Year in Review: 2016 Trades

Stock Ratings: 1 = buy at current stock prices, 2 = buy on a 5-10% dip in stock price, 3 = sell on a 5-10% increase in stock price, 4 = sell at current stock prices to raise cash.  Ratings are based upon 12-18 month outlook on stock direction and not necessarily related to moves I make due to financial positioning.

The purpose of this discussion and review is to analyze the trades I made in 2016 - what went bad, what went well, and what's still undecided.  Hopefully we'll be able to glean some lessons from the experiences I've had and use those to become better in 2016 - so let's dig in.  Below are all of the trades I made in the year.  I'm going to try to break things down stock by stock, not trade by trade, but I'll do my best to keep all of this straight.

2016 Trades
2016 is probably going to be best described as a year of missed opportunities, despite the lessons I "learned" last year.  On a positive note, I started the year with a large cash position.  As a result, you can see I basically spent the year building positions.  Given that the year started down so stronly on a variety of fears, it opened the opportunity to purchase shares as stock prices got beat down.  That said, I found myself getting frozen way too much - fearful that the market was going to crash more and I just needed to wait longer to obtain a lower cost basis.  So while the trades show some potentially positive work, it's going to be what you don't see in this list that I'll likely be noting more.  It also says I'm not paying enough attention as to when to sell a portion of some positions to have cash on hand and buy back at a better time.  After I get done with what really did happen, I'll take some time to reflect on what was missed too.

● **Task prompt**: Continue the 2016 trade review from its last sentence, in the same voice. The listing after this point is separate material, unrelated to the 2016 trade review.

● **Provided information**:
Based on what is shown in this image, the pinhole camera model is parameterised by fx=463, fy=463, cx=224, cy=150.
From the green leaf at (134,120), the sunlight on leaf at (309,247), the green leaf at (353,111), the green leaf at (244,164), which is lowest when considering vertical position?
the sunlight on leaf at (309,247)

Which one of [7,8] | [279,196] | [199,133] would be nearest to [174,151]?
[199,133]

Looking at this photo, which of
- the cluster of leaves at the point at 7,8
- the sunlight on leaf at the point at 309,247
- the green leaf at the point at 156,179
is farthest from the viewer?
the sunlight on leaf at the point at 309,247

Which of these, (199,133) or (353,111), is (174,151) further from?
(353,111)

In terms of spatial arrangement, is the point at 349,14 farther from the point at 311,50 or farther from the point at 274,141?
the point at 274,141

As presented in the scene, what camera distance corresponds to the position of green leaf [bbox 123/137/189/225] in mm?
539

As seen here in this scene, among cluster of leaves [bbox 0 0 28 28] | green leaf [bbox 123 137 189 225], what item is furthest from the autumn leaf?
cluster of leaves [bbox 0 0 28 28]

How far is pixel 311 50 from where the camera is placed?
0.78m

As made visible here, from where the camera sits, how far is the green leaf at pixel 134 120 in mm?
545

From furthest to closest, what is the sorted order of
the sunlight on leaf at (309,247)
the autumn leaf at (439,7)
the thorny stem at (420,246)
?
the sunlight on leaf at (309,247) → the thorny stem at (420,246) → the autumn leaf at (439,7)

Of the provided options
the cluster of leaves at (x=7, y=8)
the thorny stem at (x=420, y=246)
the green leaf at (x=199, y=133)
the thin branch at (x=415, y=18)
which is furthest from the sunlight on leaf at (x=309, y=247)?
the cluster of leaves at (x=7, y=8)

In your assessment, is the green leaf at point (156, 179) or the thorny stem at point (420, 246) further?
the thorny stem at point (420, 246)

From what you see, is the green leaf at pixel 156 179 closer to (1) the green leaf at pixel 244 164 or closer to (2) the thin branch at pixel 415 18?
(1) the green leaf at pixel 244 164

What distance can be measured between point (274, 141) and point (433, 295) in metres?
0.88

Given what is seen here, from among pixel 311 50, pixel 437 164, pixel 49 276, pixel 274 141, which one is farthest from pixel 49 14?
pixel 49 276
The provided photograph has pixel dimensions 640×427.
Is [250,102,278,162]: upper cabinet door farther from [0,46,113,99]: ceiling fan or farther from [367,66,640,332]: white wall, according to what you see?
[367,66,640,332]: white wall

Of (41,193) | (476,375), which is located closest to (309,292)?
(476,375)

● **Task result**:
With that, I'll start with my purchase of Citigroup early in January.  When I purchased this stock, it had already tumbled over 10 dollars from its 52-week high and quickly had dropped about 7 dollars from where it was in December, prior to the Fed raising rates the first .25%.  This was rather surprising, given that a rate hike was supposed to help the banks, but everyone feared that the economy couldn't take it and that we'd quickly fall into a recession, so they sold financials.  I found this to be an opportunity to better fill my position and grabbed some at rates that seemed to be a solid floor for the stock historically.  Little did I know then that the stock would drop almost another $11 in the following 6 weeks.  I got cold feet buying more around that $40 mark even though I knew that these prices didn't seem sustainable.  The price was so far below book it was ridiculous, but I started to get too caught up in the idea that there were too many shares available, so the price couldn't climb - despite the fact that the stock was already to prices much higher than they were at that time.  I may have taken some advantage of an opportunity, but I also lost focus on my homework and got caught up in the day to day movement of the stock.

Next, I'll summarize the purchases of Cedar Fair on lines 2, 3, 5, 6, and 7.  The purchase on January 8 was also in reaction to what had happened to the overall market ever since the Fed decision.  This one, essentially, countered the Citigroup theory.  The stock was yielding around 6% in a market where everyone was fearful of the economy's health.  A high yielding stock should've been exactly what people wanted if the 10-year was dropping, as it was, yet it was acting like rates were rising dramatically and this MLP couldn't compete with 10-year rates.  I maybe missed a chance to better fill my position a little lower yet, but overall I didn't do too bad at reading this stock and jumping at a price that I didn't think I was likely to get.  I have to remember to keep that "unattainable" price in my mind so I don't forget to just step in and buy when I do get those prices instead of getting fearful of the action.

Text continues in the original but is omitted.